With “help and repetition” Bruce has made improvements such as regaining some movement in her hands.
The emotional toll of recovery is intense, Bruce said.
“The support and kindness you get from others, it gives you a little bit of hope,” she said.
“(But) 50 per cent of people get depression and I can well understand why … everything is different.
“Nothing will stay the same.
“It takes a lot of effort and a lot of energy.
“Adapting to change is a challenge.
“It takes a lot of courage to get through the day.
“I’m just living life the only way that I can.
“Each of us is doing our best.”
Everyone’s recovery is different
Every stroke survivor’s recovery journey will look different, Bruce’s occupational therapist Georgia Fowler said.
Many survivors live “with residual impairments for the rest of their lives”, she said.
These “difficulties” can include:
- Mobility and balance issues on one side of the body
- Arm and hand weakness and reduced coordination on one side
- Visual and perceptual problems
- Speech and language difficulties
- Reduced mental health and social isolation
- Cognitive impairment
There are two types of strokes, Fowler said.
In an ischaemic stroke a blood clot blocks blood supply to a part of the brain, while in a haemorrhagic stroke a bleed in the brain is as a result of a blood vessel suddenly breaking.

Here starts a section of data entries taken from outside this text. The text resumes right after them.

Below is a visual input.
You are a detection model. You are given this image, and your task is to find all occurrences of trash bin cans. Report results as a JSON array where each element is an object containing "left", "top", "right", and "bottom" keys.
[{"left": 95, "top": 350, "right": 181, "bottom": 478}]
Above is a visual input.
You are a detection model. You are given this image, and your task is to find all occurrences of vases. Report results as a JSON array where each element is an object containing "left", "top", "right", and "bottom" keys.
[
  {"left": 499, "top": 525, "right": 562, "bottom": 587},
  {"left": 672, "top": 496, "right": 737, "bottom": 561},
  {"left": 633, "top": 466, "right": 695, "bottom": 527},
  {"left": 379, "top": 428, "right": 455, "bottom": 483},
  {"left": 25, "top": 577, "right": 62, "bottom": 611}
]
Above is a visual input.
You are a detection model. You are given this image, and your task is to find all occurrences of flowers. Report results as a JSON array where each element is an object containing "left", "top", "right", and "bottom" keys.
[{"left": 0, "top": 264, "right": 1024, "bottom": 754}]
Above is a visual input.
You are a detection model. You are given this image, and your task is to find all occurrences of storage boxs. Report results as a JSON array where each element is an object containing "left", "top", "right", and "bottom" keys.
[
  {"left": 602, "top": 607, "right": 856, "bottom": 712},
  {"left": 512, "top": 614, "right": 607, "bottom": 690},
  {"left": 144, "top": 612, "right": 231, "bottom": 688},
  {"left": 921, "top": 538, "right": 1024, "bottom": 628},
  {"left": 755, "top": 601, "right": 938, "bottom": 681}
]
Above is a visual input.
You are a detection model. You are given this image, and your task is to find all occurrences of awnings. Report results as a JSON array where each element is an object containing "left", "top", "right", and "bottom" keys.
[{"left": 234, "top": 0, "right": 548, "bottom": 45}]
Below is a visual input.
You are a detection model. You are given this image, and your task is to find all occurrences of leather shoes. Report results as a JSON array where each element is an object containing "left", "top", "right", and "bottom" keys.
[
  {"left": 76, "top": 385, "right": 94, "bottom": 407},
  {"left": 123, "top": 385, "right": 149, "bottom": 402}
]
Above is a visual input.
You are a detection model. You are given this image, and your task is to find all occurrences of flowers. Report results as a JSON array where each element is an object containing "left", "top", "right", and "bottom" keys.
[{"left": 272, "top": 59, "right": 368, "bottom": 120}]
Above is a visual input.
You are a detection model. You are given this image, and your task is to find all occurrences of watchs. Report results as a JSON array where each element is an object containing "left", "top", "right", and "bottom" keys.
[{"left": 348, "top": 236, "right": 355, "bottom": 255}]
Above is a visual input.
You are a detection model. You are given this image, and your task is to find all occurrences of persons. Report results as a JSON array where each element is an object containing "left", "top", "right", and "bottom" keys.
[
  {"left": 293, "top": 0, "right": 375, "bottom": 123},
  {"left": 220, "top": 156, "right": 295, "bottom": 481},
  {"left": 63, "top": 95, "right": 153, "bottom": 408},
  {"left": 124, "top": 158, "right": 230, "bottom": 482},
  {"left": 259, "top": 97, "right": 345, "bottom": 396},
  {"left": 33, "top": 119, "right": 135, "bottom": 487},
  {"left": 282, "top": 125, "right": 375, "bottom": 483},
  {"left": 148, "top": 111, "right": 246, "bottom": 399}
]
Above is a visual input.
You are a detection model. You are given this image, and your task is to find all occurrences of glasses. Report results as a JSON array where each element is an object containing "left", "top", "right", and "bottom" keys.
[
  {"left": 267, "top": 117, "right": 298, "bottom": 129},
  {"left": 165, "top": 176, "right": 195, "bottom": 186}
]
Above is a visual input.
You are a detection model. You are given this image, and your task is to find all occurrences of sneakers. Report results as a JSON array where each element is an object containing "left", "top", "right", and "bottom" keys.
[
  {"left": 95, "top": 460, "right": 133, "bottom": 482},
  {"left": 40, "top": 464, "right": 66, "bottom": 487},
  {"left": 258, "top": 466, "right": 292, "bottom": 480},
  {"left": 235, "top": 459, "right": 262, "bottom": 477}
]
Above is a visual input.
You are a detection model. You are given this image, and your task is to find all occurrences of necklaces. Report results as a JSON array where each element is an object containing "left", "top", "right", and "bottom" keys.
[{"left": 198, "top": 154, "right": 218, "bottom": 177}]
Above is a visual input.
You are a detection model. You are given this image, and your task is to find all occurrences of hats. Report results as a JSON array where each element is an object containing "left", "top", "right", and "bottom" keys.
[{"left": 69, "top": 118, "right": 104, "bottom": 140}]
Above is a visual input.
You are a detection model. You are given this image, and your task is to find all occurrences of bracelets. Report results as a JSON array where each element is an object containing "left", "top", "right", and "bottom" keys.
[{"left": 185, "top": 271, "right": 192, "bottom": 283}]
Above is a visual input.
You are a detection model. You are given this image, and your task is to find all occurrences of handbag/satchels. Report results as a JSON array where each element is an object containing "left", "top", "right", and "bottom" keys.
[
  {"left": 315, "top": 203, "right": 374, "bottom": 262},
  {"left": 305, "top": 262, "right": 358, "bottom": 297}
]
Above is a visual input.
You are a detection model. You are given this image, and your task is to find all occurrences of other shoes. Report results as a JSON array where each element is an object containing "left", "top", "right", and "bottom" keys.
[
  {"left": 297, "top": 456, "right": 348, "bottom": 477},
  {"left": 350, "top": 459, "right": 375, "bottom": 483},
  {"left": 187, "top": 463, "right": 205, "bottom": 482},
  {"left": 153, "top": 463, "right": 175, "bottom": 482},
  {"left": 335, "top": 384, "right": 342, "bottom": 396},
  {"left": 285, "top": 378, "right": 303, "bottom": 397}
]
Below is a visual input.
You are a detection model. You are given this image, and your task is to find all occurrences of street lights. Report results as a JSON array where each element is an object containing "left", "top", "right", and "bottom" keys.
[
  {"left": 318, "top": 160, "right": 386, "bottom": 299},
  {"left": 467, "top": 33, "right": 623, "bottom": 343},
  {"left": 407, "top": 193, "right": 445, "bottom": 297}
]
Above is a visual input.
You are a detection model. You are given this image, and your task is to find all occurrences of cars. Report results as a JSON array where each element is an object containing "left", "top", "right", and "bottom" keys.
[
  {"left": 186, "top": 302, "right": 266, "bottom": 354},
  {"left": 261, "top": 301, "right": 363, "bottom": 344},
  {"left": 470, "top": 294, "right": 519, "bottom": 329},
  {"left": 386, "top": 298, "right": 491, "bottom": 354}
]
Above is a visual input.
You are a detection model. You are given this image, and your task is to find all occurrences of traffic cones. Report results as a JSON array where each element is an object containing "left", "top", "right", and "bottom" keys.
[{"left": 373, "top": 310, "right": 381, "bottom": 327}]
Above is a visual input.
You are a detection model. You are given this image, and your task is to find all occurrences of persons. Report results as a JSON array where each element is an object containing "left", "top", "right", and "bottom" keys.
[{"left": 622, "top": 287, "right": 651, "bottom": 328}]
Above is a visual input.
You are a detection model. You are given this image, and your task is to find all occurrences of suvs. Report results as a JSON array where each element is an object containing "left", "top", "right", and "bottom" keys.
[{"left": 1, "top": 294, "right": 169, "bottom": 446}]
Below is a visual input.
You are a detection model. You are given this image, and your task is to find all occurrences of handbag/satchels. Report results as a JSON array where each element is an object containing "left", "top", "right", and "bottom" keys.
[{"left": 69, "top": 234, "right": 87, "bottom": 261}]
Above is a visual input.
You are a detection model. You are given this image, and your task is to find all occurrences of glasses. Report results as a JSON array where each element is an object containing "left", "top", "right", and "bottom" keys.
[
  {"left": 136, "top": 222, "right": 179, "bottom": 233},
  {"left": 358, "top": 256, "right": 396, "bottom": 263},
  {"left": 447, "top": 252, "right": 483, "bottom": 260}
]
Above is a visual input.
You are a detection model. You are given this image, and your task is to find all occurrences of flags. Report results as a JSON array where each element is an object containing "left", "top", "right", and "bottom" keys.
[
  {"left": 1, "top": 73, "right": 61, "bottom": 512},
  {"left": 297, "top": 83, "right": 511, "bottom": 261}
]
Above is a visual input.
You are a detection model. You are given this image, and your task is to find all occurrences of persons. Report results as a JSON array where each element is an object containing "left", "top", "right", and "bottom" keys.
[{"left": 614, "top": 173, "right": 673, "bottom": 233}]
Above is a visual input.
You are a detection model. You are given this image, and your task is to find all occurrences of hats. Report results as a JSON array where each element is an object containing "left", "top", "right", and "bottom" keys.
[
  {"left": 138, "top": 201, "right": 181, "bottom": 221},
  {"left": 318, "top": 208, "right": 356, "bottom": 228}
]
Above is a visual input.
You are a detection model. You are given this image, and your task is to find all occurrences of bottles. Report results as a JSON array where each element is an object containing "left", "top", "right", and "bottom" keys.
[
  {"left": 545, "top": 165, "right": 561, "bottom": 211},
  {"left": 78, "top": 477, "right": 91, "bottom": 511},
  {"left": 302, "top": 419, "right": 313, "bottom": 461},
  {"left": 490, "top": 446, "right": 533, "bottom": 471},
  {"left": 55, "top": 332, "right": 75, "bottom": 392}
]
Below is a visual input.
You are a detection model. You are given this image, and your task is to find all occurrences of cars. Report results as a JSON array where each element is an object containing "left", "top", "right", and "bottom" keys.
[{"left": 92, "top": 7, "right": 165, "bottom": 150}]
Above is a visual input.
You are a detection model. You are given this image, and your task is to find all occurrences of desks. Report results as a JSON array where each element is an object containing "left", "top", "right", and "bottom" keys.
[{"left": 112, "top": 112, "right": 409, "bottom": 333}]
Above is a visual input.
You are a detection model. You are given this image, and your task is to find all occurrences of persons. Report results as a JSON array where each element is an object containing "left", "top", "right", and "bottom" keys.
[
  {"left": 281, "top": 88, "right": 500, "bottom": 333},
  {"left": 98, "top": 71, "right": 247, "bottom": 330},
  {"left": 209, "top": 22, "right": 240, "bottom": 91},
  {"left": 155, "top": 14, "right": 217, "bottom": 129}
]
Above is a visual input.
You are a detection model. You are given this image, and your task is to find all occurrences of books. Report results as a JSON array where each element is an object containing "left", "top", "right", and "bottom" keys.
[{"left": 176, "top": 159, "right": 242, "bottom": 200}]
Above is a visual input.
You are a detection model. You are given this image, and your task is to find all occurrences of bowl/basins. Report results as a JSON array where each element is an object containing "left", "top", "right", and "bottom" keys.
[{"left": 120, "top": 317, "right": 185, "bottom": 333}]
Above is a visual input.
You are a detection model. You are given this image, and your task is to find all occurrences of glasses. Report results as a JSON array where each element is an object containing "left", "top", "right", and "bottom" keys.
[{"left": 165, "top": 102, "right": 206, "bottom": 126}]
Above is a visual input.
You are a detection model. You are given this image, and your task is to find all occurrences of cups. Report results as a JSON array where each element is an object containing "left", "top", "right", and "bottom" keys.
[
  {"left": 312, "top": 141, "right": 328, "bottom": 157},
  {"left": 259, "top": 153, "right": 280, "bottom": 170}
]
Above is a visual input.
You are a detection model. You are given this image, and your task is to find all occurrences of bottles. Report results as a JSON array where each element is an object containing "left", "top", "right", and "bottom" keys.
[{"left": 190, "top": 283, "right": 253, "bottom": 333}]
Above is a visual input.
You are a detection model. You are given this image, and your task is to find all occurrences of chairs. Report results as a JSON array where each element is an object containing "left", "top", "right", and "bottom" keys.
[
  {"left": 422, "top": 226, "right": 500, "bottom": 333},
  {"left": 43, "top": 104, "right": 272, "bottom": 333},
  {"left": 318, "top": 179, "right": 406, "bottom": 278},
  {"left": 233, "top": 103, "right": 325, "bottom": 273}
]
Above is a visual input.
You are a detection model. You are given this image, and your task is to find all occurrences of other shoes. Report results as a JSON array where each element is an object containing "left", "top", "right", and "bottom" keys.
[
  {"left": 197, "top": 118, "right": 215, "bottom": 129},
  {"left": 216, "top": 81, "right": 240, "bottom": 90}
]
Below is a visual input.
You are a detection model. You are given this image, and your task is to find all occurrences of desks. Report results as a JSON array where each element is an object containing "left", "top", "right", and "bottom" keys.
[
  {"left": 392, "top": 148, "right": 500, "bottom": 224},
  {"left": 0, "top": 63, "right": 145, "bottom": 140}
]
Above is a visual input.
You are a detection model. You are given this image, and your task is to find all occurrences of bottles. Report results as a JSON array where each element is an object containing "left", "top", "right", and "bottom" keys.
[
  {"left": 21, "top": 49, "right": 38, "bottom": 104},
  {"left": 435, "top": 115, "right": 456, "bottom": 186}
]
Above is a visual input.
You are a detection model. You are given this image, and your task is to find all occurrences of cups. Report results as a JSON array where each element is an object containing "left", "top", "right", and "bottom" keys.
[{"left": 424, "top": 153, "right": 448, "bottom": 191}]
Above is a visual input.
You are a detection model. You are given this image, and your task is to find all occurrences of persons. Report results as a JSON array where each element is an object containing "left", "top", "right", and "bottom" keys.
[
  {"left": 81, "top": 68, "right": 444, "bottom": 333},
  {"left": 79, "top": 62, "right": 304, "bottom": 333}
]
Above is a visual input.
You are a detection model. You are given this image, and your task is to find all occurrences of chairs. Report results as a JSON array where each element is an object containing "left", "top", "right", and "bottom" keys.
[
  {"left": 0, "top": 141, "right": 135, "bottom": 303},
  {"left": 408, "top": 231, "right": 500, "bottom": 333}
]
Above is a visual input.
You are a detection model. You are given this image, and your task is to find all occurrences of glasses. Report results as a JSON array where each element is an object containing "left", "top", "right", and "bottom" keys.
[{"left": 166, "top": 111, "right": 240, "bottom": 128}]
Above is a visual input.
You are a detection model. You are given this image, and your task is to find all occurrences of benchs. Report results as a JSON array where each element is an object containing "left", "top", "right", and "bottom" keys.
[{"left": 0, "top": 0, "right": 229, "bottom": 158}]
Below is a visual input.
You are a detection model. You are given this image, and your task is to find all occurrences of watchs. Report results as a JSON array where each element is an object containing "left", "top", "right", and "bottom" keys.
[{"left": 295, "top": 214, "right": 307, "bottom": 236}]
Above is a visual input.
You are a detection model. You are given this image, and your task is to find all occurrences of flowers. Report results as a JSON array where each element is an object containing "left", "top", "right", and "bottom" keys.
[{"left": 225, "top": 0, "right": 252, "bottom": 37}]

“Different symptoms or impairments can result depending on the area of the brain impacted,” Fowler said.
While the three main symptoms of stroke are well known, Fowler said people may just have one or a few of the symptoms.
“Act on any symptoms/signs immediately, as receiving medical attention will greatly improve your chances of surviving the stroke and minimising the resulting impairments,” she said.